- **Exercise data**
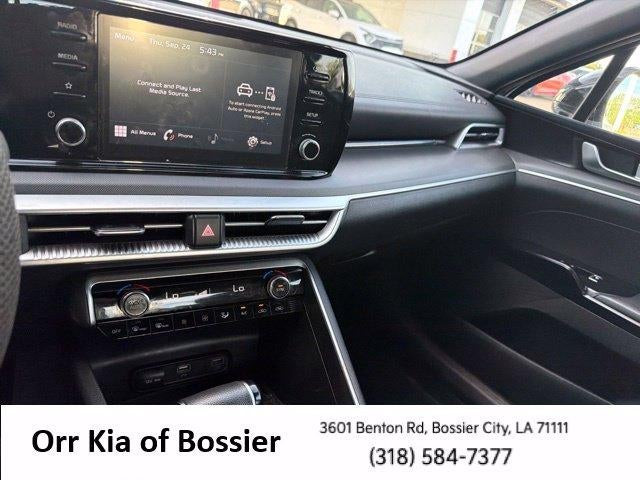 2021 Kia K5 GT-Line Auto FWD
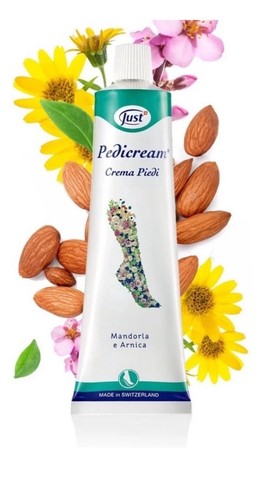 Crema piedi just 100ml - just,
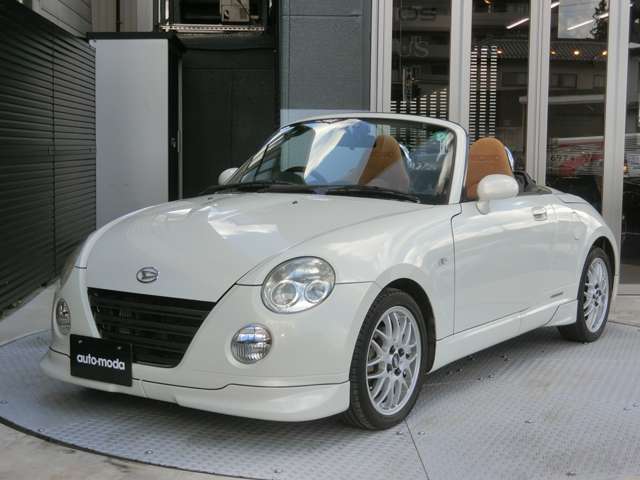 2007 Daihatsu Copen – thumbnail 3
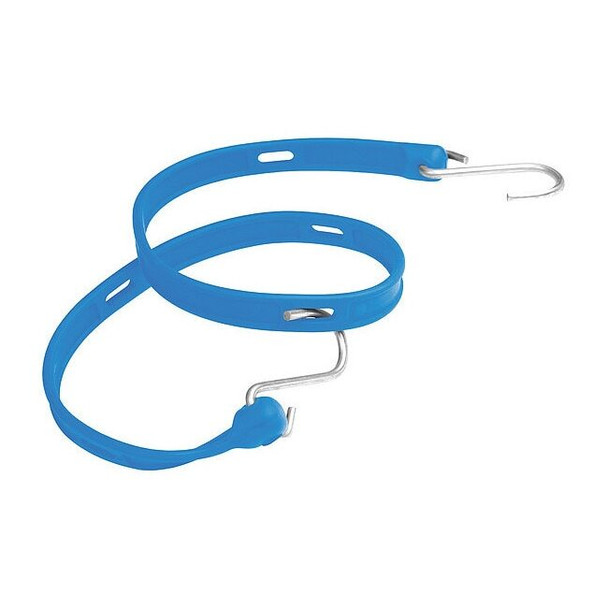 The Better Bungee Bungee Strap,Triangular Hook End,36" BBSS36GBL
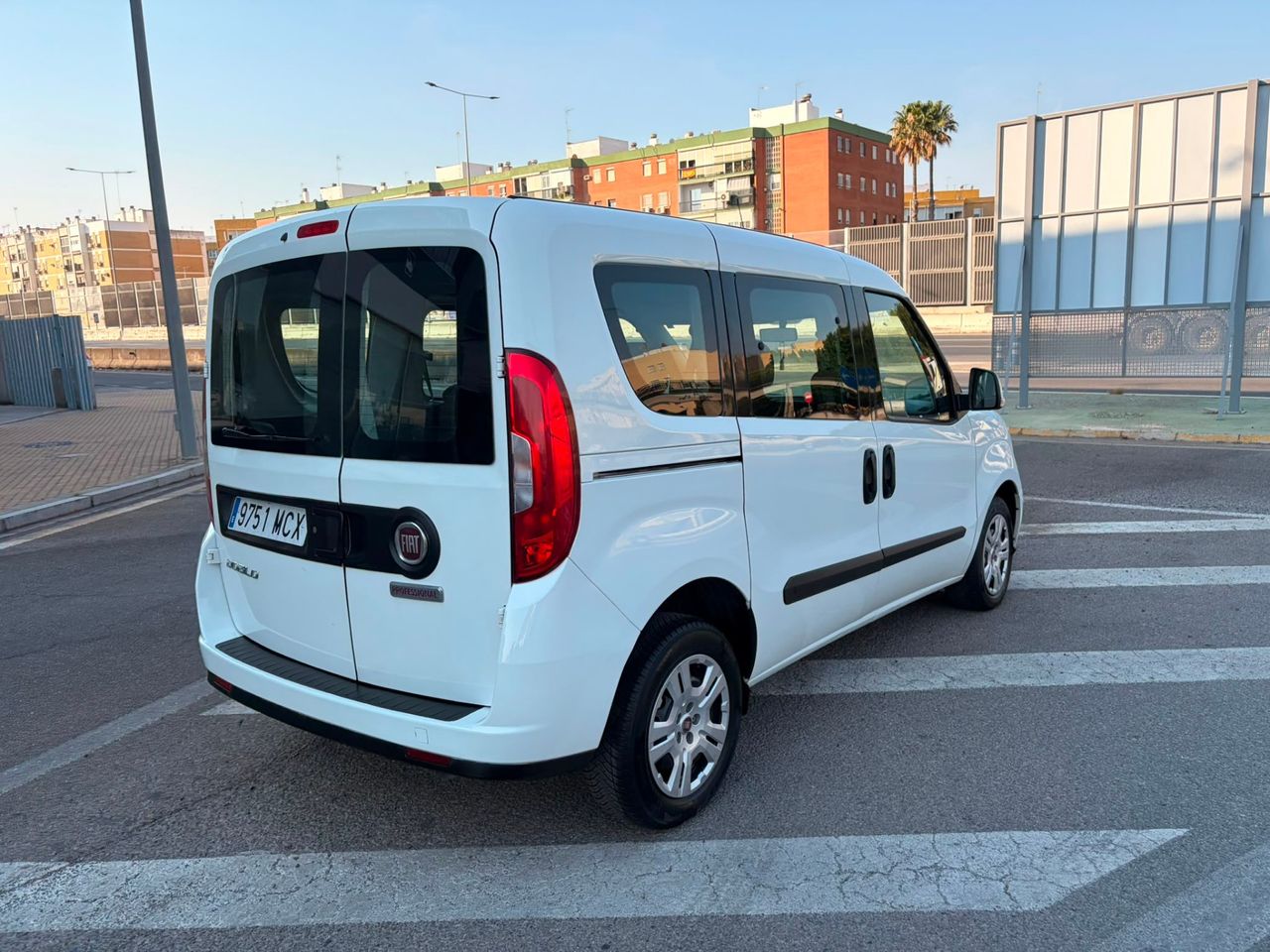 Fiat Doblò Combi SX 1.6 Mjet 105 - Foto 20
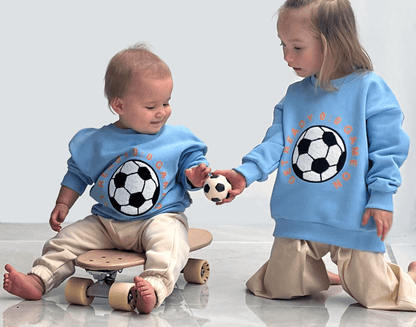 Sweatshirt Fußball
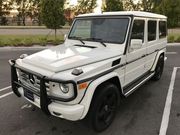 2010 Mercedes-Benz G-Class G550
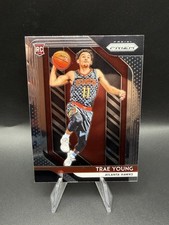 2018-19 Trae Young RC PRIZM Hyper トレイヤング NBA Panini Prizm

- **What to do**
Could you write out verbatim only those lines that run from the line containing "The Better Bungee" through the end of the listing above, both included, without the pictures?

- **Written response**
 The Better Bungee Bungee Strap,Triangular Hook End,36" BBSS36GBL
 Fiat Doblò Combi SX 1.6 Mjet 105 - Foto 20
 Sweatshirt Fußball
 2010 Mercedes-Benz G-Class G550
 2018-19 Trae Young RC PRIZM Hyper トレイヤング NBA Panini Prizm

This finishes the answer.